**ACTIVITY**
The output consists only of the lines from the one with "Elegante Naadloze Patroon" through the end of the records, each printed exactly, and contains no pictures.

**EXTRACTED INFORMATION**
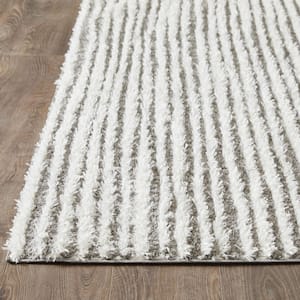 Vemoa Altomarze Gray 9 ft. 10 in. x 12 ft. 10 in. Stripe Polyester Area Rug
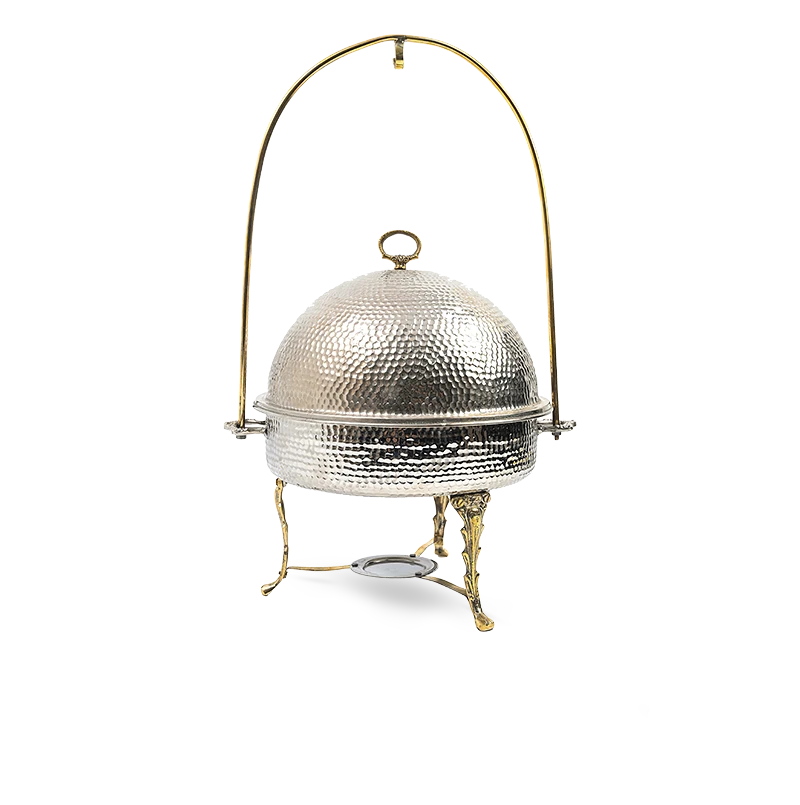 Brass Hammered Silver Round Chafing Dish 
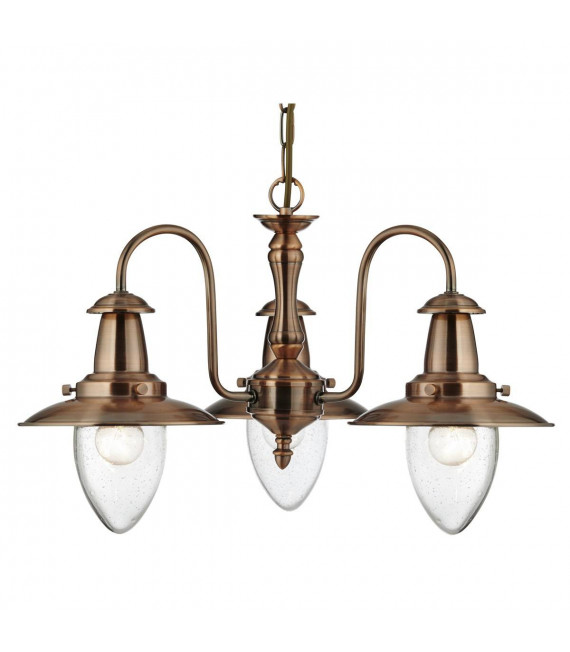 Colgante Fisherman de 3 luces, acabado cobre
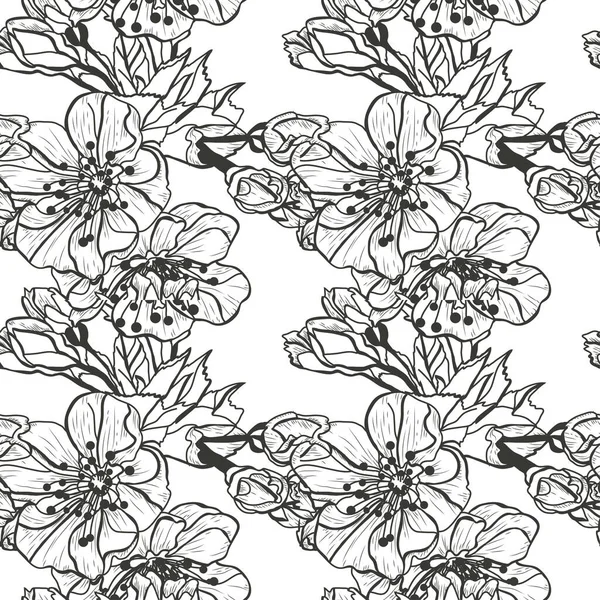 Elegante Naadloze Patroon Met Sakura Bloemen Design Elementen Bloemen Patroon — Stockvector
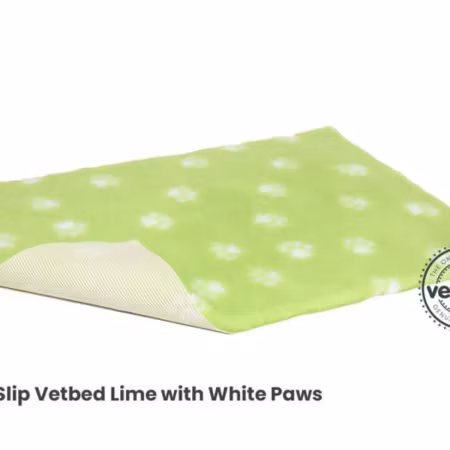 Vet Bed (100x75 cm) Lime Green with White paws
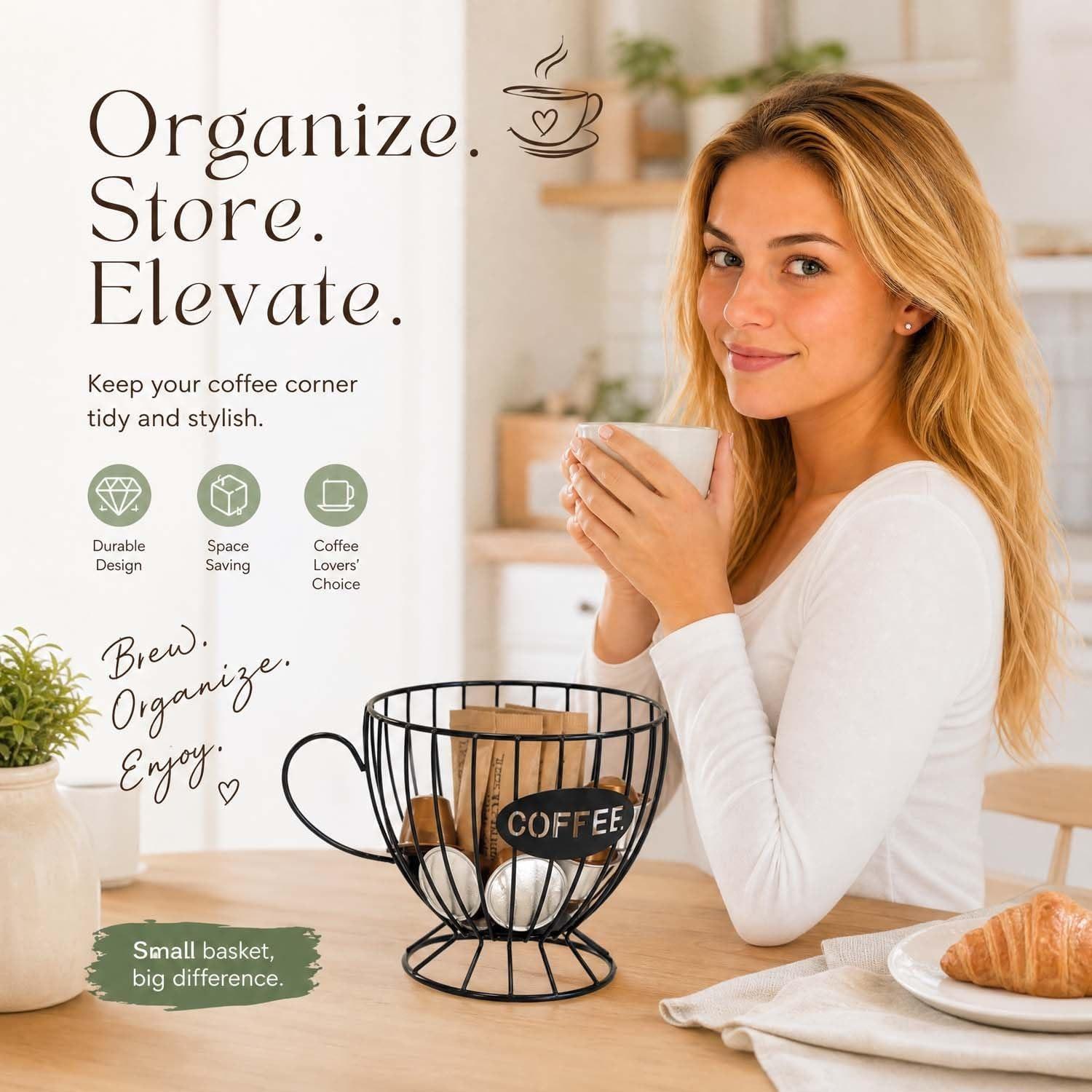 Metal Coffee Capsule Storage Basket Cup Shape Wire Coffee Pod Holder Countertop Coffee Organizer for Cup Coffee Station Decor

**OUTPUT OF THE TASK**
 Elegante Naadloze Patroon Met Sakura Bloemen Design Elementen Bloemen Patroon — Stockvector
 Vet Bed (100x75 cm) Lime Green with White paws
 Metal Coffee Capsule Storage Basket Cup Shape Wire Coffee Pod Holder Countertop Coffee Organizer for Cup Coffee Station Decor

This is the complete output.